__DOCUMENT__:
--- start ---

Actor

mtrunkat/twitter

  • Builds
  • latest 0.0.16 / 2018-06-23
  • Created 2018-06-23
  • Last modified 2018-06-23
  • grade 4

Description

Extracts all tweets for given hashtag.


API

To run the actor, send a HTTP POST request to:

https://api.apify.com/v2/acts/mtrunkat~twitter/runs?token=<YOUR_API_TOKEN>

The POST payload will be passed as input for the actor. For more information, read the docs.


Example input

Content type: application/json; charset=utf-8

{ "hashtag": "trump" }

Source code

Based on the apify/actor-node-chrome Docker image (see docs).

const Apify = require('apify');

Apify.main(async () => {
    const { hashtag } = await Apify.getValue('INPUT');
    
    // Enqueue first URL.

--- end ---

__DATASET ENTRIES__:
--- start ---

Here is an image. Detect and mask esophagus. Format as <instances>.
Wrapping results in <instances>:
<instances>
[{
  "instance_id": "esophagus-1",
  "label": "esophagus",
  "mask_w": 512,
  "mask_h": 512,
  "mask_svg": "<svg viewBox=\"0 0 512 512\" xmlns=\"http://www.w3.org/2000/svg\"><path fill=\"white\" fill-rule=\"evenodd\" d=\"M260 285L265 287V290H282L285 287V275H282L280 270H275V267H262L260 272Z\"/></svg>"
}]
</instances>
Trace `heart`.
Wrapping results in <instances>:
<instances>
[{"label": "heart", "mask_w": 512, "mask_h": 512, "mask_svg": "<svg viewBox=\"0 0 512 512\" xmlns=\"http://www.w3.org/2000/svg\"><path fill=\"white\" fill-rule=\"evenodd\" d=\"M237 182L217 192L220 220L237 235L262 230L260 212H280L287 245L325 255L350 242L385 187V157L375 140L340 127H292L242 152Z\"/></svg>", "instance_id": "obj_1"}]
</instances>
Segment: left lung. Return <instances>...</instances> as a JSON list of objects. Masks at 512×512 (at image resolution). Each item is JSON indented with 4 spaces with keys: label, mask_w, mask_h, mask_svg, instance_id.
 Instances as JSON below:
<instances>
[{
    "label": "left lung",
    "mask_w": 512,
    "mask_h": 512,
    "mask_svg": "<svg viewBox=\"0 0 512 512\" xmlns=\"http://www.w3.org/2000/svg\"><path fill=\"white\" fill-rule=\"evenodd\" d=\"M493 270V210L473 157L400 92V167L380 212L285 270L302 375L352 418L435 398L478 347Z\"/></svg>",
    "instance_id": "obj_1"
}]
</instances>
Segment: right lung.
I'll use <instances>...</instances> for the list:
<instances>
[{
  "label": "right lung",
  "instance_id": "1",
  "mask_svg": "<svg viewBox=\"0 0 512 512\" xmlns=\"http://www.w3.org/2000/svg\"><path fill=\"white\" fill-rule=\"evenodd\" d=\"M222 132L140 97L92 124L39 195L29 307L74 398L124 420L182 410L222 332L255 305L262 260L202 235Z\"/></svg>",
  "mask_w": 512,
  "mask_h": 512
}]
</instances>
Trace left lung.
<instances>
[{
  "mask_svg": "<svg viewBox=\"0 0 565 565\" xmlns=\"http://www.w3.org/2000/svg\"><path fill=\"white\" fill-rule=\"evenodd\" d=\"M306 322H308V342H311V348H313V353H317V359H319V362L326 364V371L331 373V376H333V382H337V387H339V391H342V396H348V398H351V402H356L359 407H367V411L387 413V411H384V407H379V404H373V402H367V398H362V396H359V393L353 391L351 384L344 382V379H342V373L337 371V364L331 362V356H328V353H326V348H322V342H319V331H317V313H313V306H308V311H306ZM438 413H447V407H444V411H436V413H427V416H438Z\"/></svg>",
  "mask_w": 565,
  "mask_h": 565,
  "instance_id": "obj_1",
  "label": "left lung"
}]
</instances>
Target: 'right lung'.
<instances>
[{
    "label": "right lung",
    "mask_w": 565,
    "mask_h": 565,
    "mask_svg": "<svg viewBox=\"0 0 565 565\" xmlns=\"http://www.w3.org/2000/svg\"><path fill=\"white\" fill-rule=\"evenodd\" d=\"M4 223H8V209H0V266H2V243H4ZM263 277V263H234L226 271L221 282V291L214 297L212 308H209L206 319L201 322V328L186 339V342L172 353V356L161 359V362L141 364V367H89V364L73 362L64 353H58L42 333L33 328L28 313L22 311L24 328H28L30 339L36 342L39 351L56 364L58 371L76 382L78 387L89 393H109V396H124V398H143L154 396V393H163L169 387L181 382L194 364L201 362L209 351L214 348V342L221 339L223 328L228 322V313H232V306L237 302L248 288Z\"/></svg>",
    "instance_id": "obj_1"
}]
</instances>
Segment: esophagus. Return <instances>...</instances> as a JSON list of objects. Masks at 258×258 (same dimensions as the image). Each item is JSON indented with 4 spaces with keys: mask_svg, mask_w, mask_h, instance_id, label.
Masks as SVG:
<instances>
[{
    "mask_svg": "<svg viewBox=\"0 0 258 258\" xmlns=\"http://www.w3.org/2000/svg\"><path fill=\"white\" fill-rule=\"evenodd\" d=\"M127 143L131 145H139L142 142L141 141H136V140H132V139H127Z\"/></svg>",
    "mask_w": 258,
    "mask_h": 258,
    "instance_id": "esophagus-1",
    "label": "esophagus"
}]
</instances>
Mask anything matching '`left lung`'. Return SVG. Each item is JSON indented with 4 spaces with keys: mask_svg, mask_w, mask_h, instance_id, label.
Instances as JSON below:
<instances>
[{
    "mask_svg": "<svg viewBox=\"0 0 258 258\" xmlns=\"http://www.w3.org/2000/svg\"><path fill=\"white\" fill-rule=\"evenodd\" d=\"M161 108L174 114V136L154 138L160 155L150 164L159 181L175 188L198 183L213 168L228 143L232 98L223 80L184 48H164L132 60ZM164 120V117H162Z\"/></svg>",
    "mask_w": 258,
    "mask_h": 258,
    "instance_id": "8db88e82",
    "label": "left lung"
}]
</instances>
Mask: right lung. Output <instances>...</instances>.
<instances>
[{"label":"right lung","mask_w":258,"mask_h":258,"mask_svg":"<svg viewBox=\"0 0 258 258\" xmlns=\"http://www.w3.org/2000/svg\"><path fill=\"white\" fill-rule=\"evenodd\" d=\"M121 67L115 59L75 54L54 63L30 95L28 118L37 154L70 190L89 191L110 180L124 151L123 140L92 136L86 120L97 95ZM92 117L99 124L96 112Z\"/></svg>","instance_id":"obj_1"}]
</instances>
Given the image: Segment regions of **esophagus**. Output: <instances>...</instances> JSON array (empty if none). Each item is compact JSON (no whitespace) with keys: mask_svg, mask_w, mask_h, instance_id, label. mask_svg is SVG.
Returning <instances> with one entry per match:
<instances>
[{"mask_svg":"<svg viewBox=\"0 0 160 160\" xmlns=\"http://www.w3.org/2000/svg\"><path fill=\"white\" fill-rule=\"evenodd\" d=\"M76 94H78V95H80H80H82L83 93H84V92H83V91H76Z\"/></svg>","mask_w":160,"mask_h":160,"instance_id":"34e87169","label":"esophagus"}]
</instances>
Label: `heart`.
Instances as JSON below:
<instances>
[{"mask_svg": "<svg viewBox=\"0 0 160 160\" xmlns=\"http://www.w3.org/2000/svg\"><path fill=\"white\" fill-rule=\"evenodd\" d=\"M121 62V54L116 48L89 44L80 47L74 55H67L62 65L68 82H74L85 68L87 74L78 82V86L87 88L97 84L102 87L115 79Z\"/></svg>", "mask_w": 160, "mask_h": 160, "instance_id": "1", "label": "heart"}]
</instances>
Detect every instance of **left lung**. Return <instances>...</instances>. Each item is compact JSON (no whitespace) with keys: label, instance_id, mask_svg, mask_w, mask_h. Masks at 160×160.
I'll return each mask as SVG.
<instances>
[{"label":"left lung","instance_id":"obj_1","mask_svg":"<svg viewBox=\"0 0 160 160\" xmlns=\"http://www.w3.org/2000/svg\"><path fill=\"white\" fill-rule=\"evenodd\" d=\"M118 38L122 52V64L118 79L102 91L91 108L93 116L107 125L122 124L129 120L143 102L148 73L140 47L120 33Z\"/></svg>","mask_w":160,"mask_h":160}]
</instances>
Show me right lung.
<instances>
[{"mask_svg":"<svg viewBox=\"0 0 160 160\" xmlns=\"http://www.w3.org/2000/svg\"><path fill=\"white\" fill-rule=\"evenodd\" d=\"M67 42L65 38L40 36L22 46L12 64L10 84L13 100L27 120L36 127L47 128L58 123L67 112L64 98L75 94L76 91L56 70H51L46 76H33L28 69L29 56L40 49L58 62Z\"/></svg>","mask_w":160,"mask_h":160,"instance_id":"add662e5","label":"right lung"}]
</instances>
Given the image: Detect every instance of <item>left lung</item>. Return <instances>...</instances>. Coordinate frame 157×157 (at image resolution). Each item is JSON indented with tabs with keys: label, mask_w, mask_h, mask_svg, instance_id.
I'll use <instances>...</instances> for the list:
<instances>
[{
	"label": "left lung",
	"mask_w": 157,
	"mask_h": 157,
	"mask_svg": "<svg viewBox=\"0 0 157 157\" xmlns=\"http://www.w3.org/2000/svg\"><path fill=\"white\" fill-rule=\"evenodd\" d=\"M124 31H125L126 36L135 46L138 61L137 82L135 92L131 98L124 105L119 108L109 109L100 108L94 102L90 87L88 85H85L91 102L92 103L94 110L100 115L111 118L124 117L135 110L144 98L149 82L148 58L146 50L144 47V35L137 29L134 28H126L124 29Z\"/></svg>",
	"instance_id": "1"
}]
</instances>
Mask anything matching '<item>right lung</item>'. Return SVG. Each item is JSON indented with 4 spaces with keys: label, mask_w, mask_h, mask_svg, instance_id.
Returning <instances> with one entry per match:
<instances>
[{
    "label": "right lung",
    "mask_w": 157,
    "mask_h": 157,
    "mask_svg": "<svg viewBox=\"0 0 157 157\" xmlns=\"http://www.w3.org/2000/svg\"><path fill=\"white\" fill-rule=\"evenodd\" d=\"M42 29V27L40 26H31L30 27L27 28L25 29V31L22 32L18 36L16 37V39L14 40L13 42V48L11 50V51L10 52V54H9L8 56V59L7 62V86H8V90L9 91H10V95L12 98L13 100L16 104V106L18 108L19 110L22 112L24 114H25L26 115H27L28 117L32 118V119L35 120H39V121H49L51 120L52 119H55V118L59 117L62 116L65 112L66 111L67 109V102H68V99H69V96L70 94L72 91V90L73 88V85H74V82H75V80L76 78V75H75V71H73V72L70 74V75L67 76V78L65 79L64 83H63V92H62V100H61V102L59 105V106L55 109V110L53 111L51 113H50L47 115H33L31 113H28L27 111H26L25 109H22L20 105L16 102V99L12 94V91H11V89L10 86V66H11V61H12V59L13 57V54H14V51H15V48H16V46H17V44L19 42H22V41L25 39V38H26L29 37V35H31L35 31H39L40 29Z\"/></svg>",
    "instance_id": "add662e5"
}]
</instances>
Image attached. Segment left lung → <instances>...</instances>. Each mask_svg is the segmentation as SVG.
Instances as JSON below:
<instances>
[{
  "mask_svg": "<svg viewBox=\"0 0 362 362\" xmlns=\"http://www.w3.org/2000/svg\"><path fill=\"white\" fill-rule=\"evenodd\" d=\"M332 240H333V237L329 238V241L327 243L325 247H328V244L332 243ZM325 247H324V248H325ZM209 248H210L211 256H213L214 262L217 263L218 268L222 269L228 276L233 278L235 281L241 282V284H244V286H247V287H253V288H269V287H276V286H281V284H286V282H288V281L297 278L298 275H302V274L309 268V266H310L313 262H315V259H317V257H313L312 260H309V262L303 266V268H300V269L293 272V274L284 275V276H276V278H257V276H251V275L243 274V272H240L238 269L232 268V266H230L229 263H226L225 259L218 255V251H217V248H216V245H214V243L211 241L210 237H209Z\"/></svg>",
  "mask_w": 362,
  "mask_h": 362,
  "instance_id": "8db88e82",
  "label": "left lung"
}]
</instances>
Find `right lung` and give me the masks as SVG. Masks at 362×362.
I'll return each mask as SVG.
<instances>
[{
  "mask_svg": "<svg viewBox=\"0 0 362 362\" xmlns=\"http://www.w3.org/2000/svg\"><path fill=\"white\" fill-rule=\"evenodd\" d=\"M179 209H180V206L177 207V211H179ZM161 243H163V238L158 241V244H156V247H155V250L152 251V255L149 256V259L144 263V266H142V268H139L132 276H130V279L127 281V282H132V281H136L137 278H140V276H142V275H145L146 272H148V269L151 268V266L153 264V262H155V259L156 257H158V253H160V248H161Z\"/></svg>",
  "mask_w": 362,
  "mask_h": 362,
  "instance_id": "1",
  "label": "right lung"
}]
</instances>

--- end ---

__GIVEN EXERCISE__: Reproduce the stretch of the Twitter actor page from "Example input" through "image (see docs).", word for word. The records are separate material, unrelated to the Twitter actor page.

__RESPONSE TO THIS TASK__:
Example input

Content type: application/json; charset=utf-8

{ "hashtag": "trump" }

Source code

Based on the apify/actor-node-chrome Docker image (see docs).